- [Scene question records]
+ + +

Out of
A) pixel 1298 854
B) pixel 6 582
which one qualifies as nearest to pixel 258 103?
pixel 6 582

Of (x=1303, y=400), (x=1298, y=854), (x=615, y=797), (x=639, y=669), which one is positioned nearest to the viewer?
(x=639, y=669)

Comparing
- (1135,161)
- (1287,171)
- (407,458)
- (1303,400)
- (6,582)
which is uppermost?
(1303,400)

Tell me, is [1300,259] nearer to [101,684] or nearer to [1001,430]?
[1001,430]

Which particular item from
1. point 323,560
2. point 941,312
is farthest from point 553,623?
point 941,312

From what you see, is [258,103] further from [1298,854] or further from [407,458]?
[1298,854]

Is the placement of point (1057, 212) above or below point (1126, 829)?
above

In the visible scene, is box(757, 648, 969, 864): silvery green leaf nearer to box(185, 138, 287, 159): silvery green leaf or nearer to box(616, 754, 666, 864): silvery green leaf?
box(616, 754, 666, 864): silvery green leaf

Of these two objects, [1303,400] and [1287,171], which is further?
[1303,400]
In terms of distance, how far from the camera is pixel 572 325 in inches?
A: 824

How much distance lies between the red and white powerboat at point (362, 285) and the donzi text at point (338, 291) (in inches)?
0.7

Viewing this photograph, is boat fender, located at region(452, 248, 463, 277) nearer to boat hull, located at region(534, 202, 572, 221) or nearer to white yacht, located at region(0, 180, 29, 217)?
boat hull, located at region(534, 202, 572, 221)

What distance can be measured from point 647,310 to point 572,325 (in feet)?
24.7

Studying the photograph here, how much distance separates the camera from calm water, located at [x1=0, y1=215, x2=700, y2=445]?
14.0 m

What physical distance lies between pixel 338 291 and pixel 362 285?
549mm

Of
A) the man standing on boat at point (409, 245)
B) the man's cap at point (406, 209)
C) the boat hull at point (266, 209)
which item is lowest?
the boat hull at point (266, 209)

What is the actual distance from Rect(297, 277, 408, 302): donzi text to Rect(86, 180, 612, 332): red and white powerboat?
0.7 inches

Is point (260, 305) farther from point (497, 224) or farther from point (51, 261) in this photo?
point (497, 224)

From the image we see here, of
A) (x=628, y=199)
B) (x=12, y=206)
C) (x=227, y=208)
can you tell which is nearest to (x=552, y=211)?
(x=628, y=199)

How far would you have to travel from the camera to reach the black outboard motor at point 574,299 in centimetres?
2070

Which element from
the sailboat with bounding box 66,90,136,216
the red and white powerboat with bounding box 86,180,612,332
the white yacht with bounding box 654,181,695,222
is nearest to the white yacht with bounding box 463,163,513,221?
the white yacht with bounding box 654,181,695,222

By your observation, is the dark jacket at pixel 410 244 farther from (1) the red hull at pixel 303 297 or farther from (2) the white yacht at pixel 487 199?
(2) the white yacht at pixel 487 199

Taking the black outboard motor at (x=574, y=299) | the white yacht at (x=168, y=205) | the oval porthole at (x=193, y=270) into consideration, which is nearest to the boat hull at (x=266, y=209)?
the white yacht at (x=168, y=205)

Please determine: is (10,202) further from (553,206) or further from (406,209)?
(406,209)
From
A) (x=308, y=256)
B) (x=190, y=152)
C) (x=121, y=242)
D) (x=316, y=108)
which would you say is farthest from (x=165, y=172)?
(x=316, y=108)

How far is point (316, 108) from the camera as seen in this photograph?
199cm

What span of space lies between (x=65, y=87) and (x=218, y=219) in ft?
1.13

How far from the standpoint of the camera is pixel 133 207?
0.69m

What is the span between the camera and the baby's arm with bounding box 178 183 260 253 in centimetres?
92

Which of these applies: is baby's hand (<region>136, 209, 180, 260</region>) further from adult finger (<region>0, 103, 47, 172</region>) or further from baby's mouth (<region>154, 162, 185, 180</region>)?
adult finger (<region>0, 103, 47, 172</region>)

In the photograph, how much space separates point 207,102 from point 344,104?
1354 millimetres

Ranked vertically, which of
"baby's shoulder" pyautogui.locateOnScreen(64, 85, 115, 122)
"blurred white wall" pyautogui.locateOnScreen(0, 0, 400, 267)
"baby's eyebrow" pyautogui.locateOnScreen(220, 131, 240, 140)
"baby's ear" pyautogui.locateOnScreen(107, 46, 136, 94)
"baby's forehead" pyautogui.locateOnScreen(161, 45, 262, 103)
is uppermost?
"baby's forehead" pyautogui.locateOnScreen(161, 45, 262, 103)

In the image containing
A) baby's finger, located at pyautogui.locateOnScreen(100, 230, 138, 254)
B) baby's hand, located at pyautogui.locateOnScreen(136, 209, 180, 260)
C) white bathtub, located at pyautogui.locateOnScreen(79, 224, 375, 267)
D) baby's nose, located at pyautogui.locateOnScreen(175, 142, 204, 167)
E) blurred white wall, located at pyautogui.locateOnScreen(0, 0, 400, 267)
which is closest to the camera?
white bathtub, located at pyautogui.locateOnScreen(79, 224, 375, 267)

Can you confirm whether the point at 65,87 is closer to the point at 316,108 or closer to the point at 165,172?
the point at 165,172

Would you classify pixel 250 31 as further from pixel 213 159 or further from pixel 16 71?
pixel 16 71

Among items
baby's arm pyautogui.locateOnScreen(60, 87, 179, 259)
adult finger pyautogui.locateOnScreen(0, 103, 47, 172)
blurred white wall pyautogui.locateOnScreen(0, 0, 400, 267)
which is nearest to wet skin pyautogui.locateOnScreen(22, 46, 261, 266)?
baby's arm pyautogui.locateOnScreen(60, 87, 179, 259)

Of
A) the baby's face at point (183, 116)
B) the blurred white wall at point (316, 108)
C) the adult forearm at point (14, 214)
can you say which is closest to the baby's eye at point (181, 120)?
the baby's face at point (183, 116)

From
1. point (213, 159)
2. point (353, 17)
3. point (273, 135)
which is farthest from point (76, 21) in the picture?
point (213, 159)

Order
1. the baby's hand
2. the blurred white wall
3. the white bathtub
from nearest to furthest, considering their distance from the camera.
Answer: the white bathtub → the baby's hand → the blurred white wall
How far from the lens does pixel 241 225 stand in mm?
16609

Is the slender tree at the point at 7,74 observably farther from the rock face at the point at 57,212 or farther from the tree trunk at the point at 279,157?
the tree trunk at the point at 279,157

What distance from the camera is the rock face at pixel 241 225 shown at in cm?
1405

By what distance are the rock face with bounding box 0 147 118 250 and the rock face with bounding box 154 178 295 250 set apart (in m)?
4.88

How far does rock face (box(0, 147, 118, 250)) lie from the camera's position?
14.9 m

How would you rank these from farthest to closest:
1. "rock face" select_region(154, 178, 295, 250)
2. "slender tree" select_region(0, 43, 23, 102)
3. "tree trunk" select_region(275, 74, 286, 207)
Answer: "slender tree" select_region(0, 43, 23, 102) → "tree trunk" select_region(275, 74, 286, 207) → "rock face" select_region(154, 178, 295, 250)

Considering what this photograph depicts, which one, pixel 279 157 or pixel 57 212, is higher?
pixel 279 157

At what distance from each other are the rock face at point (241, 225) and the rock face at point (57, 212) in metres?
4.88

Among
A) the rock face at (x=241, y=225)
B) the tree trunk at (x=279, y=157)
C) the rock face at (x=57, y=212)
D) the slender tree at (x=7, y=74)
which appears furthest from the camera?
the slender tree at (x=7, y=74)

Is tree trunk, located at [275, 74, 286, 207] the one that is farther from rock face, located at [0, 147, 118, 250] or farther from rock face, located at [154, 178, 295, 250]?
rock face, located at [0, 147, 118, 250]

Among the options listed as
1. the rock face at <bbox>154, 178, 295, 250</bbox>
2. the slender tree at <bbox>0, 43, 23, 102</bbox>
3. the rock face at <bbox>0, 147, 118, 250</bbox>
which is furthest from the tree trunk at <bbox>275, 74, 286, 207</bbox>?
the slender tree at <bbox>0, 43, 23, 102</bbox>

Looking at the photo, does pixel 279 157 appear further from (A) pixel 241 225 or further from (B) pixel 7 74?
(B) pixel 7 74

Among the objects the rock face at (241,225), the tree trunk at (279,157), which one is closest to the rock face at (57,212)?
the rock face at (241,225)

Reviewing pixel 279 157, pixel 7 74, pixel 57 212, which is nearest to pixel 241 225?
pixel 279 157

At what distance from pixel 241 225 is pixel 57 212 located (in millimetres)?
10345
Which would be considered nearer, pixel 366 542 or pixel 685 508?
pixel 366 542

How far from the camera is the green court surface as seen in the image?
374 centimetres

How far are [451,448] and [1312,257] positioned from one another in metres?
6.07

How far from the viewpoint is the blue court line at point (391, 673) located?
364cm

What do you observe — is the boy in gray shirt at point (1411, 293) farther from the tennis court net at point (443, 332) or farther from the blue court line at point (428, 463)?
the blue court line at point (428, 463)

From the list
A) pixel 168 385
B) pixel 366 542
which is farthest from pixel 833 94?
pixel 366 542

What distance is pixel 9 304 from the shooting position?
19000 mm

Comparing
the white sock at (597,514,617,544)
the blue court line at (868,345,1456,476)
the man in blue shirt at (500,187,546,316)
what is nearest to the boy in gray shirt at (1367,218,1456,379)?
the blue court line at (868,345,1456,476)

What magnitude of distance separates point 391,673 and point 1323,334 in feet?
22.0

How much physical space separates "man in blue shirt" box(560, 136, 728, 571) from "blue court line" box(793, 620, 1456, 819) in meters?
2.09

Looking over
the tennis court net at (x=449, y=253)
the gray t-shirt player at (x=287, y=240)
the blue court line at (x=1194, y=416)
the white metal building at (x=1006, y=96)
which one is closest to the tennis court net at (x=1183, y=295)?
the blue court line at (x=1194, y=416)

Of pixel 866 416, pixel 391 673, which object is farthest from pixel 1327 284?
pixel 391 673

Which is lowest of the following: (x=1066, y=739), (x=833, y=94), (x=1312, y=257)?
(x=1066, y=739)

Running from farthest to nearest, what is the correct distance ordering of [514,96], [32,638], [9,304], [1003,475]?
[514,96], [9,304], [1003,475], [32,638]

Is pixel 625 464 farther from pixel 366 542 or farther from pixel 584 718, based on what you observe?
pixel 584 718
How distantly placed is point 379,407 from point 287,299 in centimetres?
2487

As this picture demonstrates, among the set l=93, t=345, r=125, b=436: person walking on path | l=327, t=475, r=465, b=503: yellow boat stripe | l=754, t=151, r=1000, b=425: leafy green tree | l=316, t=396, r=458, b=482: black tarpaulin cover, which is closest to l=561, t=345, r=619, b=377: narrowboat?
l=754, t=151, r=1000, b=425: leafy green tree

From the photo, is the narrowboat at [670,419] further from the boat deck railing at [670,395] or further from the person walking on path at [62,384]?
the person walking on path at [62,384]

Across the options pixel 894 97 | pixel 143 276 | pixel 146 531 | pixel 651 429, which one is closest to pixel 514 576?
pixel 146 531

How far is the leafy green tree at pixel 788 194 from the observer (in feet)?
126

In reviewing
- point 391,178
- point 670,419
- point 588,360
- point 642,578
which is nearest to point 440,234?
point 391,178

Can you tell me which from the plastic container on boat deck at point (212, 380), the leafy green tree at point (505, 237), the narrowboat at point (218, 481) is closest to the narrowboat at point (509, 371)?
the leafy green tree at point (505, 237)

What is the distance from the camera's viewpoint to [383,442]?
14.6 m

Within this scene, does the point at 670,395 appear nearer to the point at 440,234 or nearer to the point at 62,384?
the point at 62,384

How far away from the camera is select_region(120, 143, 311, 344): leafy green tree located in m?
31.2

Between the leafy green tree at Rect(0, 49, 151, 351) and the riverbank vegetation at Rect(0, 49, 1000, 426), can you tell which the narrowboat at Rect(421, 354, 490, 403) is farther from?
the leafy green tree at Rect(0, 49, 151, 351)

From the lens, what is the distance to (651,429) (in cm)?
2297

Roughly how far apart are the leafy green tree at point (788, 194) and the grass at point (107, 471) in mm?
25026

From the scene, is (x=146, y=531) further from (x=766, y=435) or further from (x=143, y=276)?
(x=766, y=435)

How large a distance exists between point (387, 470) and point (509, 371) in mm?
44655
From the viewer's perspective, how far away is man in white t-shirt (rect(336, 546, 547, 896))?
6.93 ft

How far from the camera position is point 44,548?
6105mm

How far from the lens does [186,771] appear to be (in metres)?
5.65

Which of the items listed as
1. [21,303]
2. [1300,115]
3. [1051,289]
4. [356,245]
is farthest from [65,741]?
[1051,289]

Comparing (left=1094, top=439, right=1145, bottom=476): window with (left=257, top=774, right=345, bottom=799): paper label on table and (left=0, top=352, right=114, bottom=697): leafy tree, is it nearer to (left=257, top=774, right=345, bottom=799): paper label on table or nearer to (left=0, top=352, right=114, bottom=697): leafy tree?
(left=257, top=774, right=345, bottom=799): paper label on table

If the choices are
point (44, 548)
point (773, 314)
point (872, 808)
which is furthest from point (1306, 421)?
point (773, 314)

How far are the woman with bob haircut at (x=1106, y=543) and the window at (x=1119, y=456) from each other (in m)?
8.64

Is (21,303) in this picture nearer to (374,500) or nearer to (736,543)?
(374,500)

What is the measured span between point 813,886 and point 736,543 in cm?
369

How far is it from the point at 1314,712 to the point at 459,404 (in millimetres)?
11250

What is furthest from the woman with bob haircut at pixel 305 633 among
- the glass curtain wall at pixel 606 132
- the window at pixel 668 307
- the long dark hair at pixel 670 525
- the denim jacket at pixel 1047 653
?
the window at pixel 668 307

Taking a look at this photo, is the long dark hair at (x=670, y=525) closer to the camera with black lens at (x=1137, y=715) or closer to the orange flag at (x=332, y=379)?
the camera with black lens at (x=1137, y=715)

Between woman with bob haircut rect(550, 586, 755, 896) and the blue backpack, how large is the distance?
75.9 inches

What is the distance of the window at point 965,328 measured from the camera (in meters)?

+ + +

Recast the lines of the records above, from the line containing "How far is it" through the end of the records, as a Markdown table with the columns "Number" and "Record line", giving each line its own numbered row and omitting blank lines.

- [Response]
| Number | Record line |
|---|---|
| 1 | How far is it from the point at 1314,712 to the point at 459,404 (in millimetres)? |
| 2 | 11250 |
| 3 | What is furthest from the woman with bob haircut at pixel 305 633 among |
| 4 | - the glass curtain wall at pixel 606 132 |
| 5 | - the window at pixel 668 307 |
| 6 | - the long dark hair at pixel 670 525 |
| 7 | - the denim jacket at pixel 1047 653 |
| 8 | ? |
| 9 | the window at pixel 668 307 |
| 10 | Taking a look at this photo, is the long dark hair at (x=670, y=525) closer to the camera with black lens at (x=1137, y=715) or closer to the orange flag at (x=332, y=379)? |
| 11 | the camera with black lens at (x=1137, y=715) |
| 12 | Between woman with bob haircut rect(550, 586, 755, 896) and the blue backpack, how large is the distance? |
| 13 | 75.9 inches |
| 14 | What is the distance of the window at point 965,328 measured from the camera (in meters)? |